-- Data section --
* * * * * * *
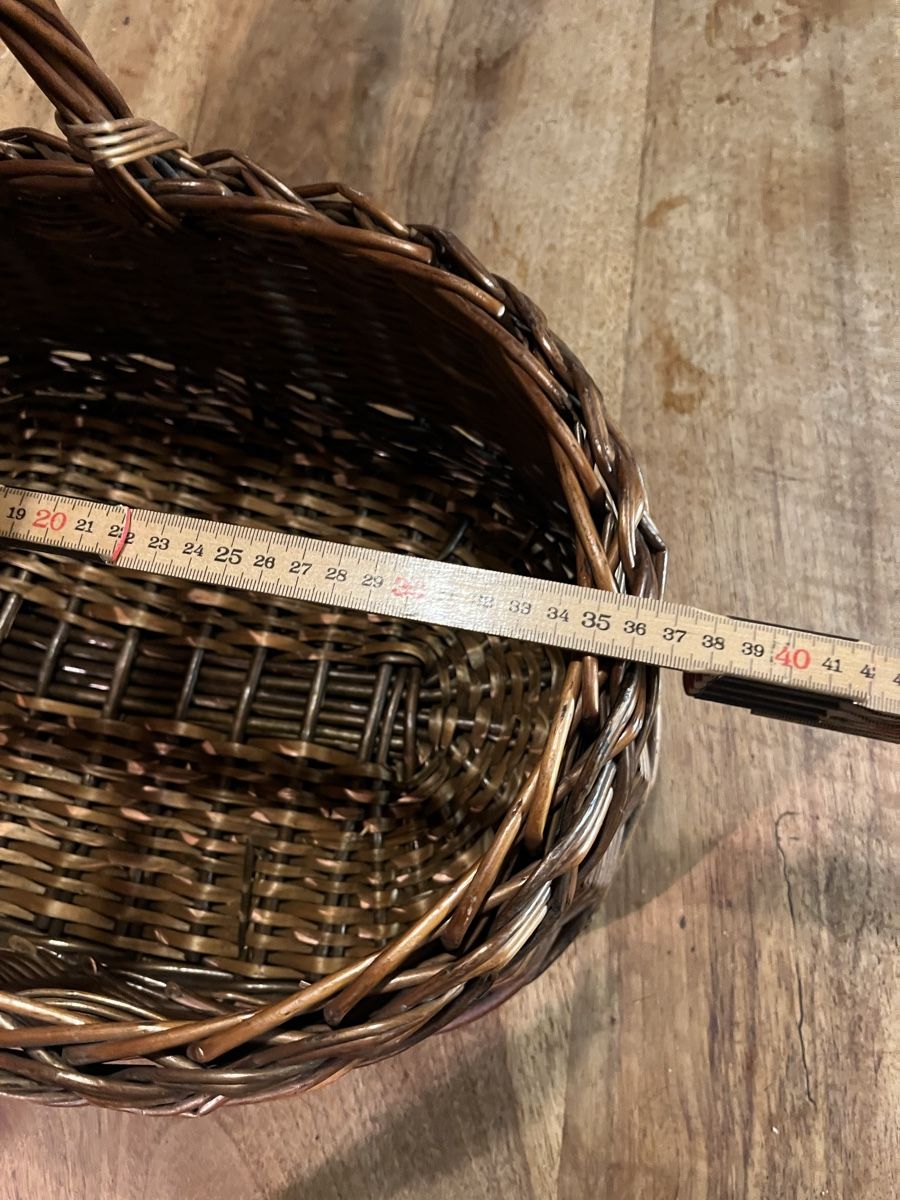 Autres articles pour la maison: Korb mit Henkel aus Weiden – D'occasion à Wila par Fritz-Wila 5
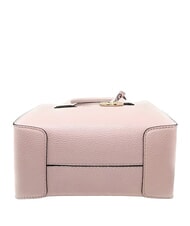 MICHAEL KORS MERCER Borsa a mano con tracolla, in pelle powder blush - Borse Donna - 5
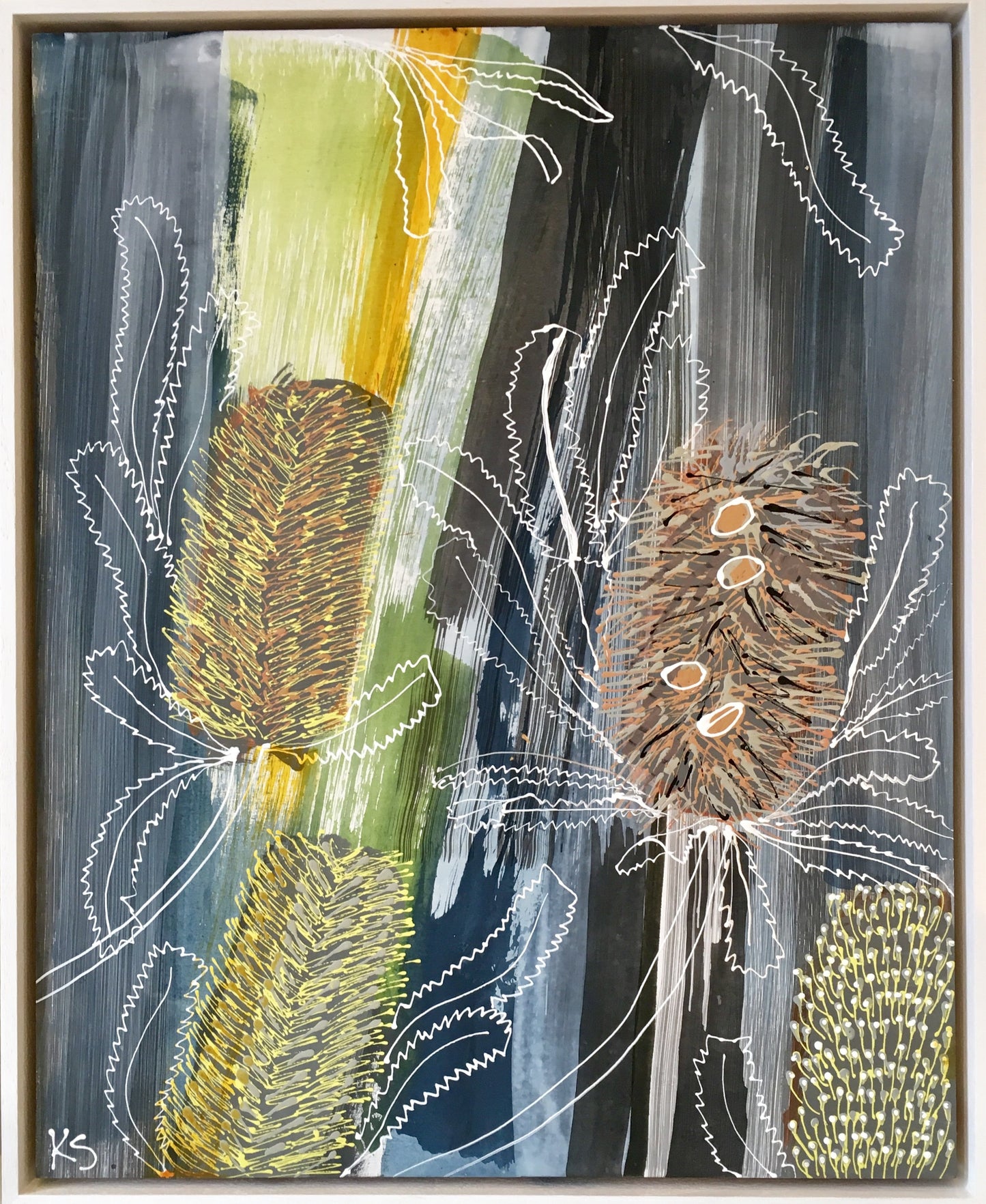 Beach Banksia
* * * * * * *
-- Exercise goal --
All that is needed is the data above, repeated exactly, without the pictures.

-- Solution to the exercise --
 Autres articles pour la maison: Korb mit Henkel aus Weiden – D'occasion à Wila par Fritz-Wila 5
 MICHAEL KORS MERCER Borsa a mano con tracolla, in pelle powder blush - Borse Donna - 5
 Beach Banksia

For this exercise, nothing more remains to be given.